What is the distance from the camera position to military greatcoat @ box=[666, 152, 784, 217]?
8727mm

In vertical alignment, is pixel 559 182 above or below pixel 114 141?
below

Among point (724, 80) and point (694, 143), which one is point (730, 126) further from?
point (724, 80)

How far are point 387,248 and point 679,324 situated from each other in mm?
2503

.....

■ WHAT NEEDS TO BE DONE
Put every line of the records above into a numbered list, and leave out the blank lines.

■ EXPECTED OUTPUT
1. What is the distance from the camera position to military greatcoat @ box=[666, 152, 784, 217]?
2. 8727mm
3. In vertical alignment, is pixel 559 182 above or below pixel 114 141?
4. below
5. Among point (724, 80) and point (694, 143), which one is point (730, 126) further from?
6. point (724, 80)
7. How far are point 387,248 and point 679,324 situated from each other in mm?
8. 2503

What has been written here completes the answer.